Although there is no standard definition of cancer recurrence, it is generally understood to refer to a cancer diagnosis following a period of remission. A cancer recurrence may be a secondary cancer or a new cancer diagnosis.
It is important to understand the frequency and variations in recurrence at a population level and specifically for Aboriginal and Torres Strait Islander peoples.
It is already known that Aboriginal and Torres Strait Islander peoples are more likely than other Australians to be diagnosed when cancer is at an advanced stage of development.1 Linking recurrence to stage at diagnosis, treatments received and relative survival can provide a more complete picture of the efficacy of cancer care.
There are particular challenges for people living in remote locations in accessing specialists for follow-up after cancer treatment finishes. At rural and remote health clinics, unscheduled reviews may involve multiple steps to organise and can be influenced by outreach assessment and appointment wait times. Cultural obligations for Aboriginal and Torres Strait Islander people may also affect when a patient can attend a specialist appointment, which may delay timely investigations and any subsequent treatment.

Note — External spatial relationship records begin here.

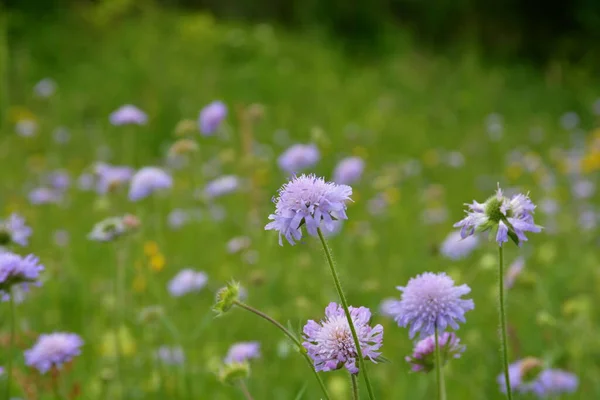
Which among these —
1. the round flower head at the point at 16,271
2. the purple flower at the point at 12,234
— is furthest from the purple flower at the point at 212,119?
the round flower head at the point at 16,271

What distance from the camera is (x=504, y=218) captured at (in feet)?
2.11

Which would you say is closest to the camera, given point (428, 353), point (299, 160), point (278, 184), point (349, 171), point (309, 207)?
point (309, 207)

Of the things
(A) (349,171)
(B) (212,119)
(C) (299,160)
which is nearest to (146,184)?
(B) (212,119)

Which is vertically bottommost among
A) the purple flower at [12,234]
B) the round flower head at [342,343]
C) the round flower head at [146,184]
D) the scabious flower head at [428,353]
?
the round flower head at [342,343]

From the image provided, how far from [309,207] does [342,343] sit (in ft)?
0.40

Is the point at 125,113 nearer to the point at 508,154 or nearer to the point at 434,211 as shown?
the point at 434,211

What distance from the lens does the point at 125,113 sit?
175 centimetres

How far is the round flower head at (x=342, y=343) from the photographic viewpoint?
62 cm

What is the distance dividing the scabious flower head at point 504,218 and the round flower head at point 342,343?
0.38 feet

Fear of cancer recurrence is an important aspect of cancer survivorship for all Australians.2 Understanding the frequency of recurrence can provide an evidence base for follow-up and psychosocial care provided to cancer survivors.
There are currently no national data available for this indicator.
Cancer Australia is exploring approaches to the development and reporting of national cancer recurrence data as part of its Stage, Treatment and Recurrence (STaR) project.
Cancer Australia. Optimal Care Pathway for Aboriginal and Torres Strait Islander people with cancer. Step 5: Care after initial treatment and recovery; Step 6: Managing recurrent, residual or metastatic disease.
Cancer Australia - Information on the STaR project
1. Diaz A, Whop L, Valery P et al. Cancer outcomes for Aboriginal and Torres Strait Islander Australians in rural and remote areas. Aust J Rur Health. 2014;23(1):4–18.
2. Cancer Australia. Recommendations for the identification and management of fear of cancer recurrence in adult cancer survivors. Sydney: Cancer Australia. 2014.